### [Небольшой список]
☆ ☆ ☆ ☆
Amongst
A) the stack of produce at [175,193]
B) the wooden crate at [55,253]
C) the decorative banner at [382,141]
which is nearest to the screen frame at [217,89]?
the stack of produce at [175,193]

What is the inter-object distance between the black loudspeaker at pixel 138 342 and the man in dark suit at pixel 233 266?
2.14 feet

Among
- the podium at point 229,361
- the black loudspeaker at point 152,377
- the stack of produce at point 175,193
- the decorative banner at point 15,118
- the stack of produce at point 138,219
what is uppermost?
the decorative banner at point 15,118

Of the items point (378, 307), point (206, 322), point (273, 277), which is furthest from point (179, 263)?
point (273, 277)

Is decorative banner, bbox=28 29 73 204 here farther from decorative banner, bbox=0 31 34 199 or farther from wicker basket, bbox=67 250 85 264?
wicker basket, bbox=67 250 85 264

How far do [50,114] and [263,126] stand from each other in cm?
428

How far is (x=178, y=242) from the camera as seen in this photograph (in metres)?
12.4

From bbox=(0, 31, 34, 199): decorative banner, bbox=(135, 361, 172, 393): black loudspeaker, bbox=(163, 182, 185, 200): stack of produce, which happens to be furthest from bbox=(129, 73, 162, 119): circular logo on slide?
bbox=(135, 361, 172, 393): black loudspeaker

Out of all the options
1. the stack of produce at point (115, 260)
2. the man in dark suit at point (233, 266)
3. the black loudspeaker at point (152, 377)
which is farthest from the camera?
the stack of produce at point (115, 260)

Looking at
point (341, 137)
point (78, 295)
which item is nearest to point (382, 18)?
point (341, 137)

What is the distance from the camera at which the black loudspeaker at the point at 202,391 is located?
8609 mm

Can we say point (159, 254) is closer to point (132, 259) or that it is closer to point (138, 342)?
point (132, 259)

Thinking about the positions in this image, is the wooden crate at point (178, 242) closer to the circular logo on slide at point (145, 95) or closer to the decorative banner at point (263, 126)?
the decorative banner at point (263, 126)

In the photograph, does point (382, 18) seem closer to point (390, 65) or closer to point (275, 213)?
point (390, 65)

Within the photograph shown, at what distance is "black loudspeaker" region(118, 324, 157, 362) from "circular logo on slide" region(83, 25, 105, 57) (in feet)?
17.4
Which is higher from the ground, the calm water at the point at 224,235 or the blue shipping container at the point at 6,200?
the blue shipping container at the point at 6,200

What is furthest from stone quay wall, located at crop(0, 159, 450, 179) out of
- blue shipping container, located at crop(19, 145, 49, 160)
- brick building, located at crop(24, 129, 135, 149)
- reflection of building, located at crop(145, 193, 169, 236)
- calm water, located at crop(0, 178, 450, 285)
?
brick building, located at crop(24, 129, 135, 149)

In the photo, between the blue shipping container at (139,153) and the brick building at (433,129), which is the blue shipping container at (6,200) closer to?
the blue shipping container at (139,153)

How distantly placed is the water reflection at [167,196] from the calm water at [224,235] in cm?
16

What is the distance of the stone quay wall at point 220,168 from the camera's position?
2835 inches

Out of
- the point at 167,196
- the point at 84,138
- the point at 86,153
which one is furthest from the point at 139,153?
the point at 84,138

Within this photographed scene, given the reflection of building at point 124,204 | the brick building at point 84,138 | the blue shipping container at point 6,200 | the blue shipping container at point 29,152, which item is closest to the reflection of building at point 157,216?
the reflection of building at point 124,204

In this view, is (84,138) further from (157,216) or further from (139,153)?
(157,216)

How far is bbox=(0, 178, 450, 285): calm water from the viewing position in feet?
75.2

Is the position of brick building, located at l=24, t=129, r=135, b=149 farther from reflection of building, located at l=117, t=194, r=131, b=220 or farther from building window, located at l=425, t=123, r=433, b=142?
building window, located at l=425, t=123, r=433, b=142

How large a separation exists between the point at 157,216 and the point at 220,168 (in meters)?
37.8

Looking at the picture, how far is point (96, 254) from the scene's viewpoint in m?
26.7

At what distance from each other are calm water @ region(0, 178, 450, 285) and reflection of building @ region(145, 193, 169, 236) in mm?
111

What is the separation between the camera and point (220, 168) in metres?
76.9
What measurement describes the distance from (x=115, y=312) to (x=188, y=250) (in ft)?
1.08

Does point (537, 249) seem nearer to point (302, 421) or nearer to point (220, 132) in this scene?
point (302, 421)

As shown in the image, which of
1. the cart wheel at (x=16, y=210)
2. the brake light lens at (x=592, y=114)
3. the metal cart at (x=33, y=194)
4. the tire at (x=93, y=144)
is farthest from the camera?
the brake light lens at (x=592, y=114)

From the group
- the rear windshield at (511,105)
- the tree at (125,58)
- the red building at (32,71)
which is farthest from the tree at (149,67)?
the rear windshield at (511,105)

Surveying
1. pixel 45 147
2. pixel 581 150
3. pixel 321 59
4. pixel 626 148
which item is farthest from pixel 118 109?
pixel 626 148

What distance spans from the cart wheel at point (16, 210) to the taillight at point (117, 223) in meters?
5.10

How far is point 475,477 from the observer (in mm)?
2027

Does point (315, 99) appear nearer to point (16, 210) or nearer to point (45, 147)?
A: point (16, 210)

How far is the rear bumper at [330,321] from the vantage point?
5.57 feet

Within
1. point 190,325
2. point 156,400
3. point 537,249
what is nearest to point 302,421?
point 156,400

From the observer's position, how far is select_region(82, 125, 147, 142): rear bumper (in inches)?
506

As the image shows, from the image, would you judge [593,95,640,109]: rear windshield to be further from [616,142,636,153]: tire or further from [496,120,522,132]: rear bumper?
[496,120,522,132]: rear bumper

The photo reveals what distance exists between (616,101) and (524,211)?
☆ ☆ ☆ ☆
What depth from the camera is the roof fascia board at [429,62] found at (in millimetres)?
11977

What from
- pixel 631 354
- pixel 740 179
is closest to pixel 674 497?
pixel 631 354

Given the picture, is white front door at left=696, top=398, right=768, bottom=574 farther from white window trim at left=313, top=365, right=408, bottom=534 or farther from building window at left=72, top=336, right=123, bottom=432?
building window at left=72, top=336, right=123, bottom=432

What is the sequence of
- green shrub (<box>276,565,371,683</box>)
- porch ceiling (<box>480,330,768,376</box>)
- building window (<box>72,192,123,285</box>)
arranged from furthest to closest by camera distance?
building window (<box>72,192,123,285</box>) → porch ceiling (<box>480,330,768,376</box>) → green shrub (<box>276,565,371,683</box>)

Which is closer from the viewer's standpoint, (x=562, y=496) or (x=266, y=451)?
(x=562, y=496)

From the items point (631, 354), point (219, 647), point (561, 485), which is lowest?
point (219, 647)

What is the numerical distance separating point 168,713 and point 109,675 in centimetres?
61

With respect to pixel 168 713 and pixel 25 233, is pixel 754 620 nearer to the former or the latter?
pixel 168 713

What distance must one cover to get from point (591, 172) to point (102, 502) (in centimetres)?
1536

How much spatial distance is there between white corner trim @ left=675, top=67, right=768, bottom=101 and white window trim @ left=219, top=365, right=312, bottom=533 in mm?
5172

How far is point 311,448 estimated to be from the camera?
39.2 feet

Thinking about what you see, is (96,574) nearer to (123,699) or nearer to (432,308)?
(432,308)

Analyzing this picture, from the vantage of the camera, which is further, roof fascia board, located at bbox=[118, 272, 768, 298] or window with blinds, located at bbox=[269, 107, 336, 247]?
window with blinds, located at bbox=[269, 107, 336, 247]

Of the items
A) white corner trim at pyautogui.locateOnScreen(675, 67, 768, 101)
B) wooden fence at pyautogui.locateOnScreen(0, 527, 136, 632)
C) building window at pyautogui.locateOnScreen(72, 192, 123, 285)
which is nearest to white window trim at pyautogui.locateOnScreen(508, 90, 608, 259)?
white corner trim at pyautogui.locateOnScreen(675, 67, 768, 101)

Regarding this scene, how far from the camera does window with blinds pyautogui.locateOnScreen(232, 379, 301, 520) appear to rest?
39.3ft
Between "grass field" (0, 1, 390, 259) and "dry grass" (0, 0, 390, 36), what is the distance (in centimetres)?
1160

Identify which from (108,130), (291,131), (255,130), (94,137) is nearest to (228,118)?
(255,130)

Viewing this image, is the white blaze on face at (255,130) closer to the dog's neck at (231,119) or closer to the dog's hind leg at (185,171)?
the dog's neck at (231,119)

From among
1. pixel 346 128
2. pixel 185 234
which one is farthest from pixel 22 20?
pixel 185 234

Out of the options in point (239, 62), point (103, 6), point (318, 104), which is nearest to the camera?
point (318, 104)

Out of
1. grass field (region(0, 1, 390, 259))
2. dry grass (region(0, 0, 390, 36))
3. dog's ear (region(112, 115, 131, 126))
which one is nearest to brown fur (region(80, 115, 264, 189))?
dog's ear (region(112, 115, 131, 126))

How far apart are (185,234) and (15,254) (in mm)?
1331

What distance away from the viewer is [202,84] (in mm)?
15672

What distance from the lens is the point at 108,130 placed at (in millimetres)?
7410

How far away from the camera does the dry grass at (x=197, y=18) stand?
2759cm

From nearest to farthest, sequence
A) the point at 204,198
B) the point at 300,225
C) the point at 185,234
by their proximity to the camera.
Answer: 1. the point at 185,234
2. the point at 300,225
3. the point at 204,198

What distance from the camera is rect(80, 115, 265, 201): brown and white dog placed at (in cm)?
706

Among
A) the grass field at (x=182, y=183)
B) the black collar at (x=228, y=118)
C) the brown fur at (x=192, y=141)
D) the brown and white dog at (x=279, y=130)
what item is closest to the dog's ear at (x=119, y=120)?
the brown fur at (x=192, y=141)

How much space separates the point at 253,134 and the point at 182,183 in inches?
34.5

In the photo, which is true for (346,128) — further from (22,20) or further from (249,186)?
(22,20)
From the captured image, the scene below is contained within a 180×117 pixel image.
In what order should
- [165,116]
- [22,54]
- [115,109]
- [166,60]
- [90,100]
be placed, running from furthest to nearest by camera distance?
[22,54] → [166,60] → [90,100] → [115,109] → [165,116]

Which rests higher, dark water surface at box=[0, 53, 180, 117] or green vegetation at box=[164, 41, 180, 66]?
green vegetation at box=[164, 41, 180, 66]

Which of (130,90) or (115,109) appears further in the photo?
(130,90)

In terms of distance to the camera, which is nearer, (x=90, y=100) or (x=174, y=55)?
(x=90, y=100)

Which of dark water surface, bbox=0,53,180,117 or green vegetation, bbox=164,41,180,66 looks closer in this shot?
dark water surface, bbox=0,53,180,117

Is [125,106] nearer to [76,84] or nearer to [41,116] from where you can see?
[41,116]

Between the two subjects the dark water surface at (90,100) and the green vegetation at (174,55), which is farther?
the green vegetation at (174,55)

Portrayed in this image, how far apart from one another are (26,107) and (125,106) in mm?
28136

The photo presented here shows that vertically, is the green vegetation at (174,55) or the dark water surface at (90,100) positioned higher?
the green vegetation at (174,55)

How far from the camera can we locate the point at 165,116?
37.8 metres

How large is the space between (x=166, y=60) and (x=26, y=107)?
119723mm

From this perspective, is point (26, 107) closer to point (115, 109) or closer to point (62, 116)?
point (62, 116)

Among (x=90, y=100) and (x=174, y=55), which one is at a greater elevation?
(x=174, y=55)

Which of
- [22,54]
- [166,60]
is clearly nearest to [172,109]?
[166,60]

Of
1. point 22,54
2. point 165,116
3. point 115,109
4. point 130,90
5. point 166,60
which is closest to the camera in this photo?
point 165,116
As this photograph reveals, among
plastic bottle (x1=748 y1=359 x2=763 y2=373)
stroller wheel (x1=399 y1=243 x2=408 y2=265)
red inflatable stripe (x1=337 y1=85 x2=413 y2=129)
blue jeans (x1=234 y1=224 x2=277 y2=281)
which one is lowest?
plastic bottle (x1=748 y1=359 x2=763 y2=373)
☆ ☆ ☆ ☆
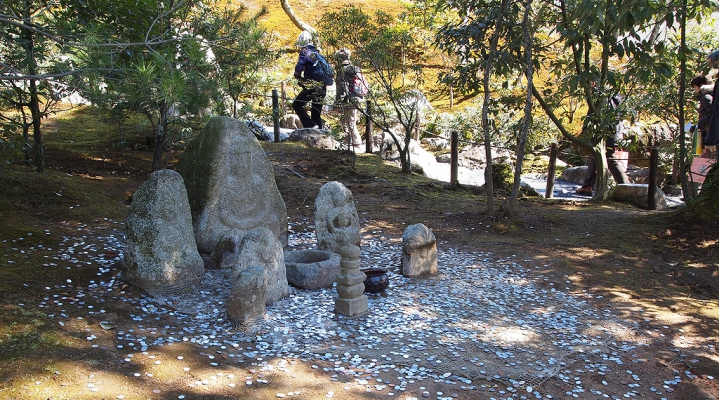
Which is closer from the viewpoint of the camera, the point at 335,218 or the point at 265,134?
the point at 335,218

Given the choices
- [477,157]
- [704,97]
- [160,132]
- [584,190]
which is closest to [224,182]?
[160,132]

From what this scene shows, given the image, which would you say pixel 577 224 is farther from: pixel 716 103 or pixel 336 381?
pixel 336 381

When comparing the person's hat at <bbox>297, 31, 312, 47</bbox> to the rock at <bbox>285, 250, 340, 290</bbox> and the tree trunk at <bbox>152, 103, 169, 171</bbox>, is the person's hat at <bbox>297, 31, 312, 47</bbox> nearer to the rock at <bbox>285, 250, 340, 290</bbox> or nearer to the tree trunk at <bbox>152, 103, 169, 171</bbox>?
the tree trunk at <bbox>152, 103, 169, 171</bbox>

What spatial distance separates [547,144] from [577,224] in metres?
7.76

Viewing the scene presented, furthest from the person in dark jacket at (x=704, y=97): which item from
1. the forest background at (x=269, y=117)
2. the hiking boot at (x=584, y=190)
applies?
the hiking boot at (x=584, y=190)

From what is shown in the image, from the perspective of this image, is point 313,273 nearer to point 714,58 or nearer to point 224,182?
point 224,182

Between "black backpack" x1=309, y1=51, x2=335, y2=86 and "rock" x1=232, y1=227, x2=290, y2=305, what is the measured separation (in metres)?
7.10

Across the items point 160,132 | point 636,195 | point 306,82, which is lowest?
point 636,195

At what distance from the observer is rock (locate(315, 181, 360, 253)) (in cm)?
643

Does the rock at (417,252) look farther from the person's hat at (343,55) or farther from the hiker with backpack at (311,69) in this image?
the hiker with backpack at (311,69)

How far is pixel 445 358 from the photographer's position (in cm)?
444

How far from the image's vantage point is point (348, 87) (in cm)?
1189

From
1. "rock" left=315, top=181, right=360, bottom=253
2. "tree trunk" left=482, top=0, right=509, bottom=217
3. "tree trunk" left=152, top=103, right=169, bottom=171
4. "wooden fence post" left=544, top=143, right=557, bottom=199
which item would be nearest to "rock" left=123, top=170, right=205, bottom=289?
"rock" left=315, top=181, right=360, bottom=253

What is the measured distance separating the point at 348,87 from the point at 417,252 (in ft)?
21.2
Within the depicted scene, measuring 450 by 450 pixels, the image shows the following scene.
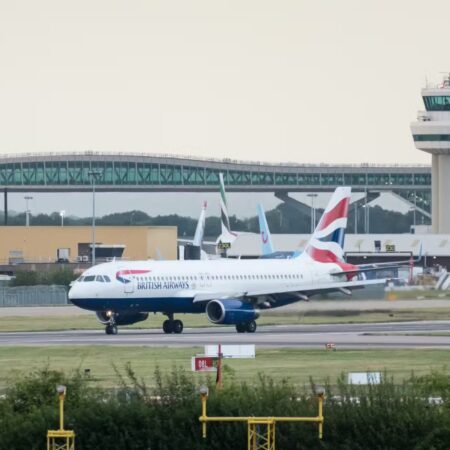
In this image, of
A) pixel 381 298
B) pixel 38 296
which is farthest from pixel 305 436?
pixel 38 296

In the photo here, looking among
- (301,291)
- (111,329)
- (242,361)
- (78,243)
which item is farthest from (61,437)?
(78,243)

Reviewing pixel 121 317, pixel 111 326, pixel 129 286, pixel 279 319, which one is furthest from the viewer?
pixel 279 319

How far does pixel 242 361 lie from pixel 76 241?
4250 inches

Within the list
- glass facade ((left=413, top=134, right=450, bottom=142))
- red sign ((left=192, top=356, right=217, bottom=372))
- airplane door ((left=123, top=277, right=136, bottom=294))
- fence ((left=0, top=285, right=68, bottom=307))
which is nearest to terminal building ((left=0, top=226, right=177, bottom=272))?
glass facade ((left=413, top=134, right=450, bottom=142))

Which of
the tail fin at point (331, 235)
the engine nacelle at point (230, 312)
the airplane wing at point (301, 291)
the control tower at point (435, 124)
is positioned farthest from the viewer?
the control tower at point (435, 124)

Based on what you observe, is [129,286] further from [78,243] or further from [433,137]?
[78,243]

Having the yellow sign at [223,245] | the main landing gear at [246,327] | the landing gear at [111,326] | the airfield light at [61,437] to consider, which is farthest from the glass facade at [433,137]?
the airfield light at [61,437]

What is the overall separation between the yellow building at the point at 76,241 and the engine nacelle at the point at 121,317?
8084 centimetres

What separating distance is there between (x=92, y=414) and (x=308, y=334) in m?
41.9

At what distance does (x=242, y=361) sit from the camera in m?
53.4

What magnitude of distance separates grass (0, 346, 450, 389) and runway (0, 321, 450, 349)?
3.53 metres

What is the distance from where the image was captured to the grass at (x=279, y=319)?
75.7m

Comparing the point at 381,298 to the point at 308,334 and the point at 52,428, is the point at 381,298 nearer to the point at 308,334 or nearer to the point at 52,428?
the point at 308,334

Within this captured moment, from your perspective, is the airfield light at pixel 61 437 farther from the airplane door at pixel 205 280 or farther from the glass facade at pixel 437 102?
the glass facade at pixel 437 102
☆ ☆ ☆ ☆
### [Что сделать]
Выведите без изменений строки списка, начиная со строки с «Reviewing pixel 121» и заканчивая строкой с «4250 inches» включительно.

### [Решение]
Reviewing pixel 121 317, pixel 111 326, pixel 129 286, pixel 279 319, which one is furthest from the viewer?
pixel 279 319

How far does pixel 242 361 lie from pixel 76 241?
4250 inches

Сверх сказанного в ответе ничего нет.